Recording Studio

recording studio

A recording studio is a specialized facility for the recording and mixing of instrumental or vocal musical performances and other sounds. It ranges in size from a small in-home project studio capable of recording only one singer-guitarist, to an entire building that can accommodate the largest orchestral recordings. In all cases, the acoustic properties of the rooms used for both the recording and listening are specially designed by an acoustician to achieve optimum sound quality.

Recording studios are usually divided into two spaces: the live room (where musicians perform) and the control room. In professional studios, there may also be smaller rooms called isolation booths for vocal recordings or louder instruments such as electric guitar amplifiers and speakers, to prevent their sounds from interfering with the microphones capturing other voices and instruments. A machine room where noisier equipment, such as racks of fan-cooled computers and power amplifiers, is kept separate from the main rooms, is another common feature.
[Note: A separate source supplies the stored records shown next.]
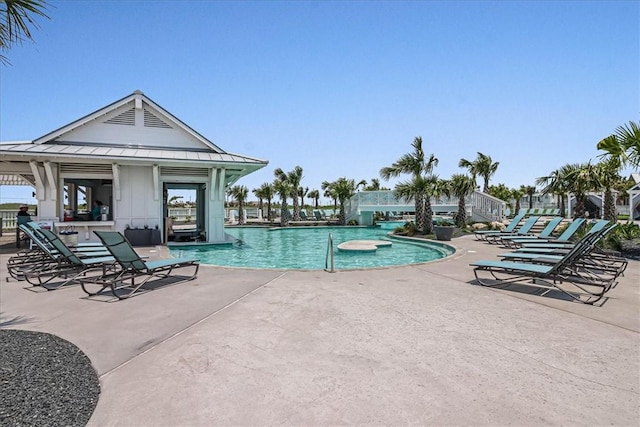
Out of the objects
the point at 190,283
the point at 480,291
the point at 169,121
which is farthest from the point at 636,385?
the point at 169,121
In the past, a full-fledged “old school” analog recording studio might have required a few hundred square feet and cost a couple hundred thousand dollars (1990’s price tag). Nowadays, digital audio has made such high-quality, affordable and portable gear available that the same functions once performed only in large, expensive facilities can be accomplished with a computer, an inexpensive USB MIDI keyboard/controller or even a laptop and free or inexpensive music creation software. This accessibility has resulted in a number of new genres of music that would not have been possible with the old-school equipment used in classic recording studios.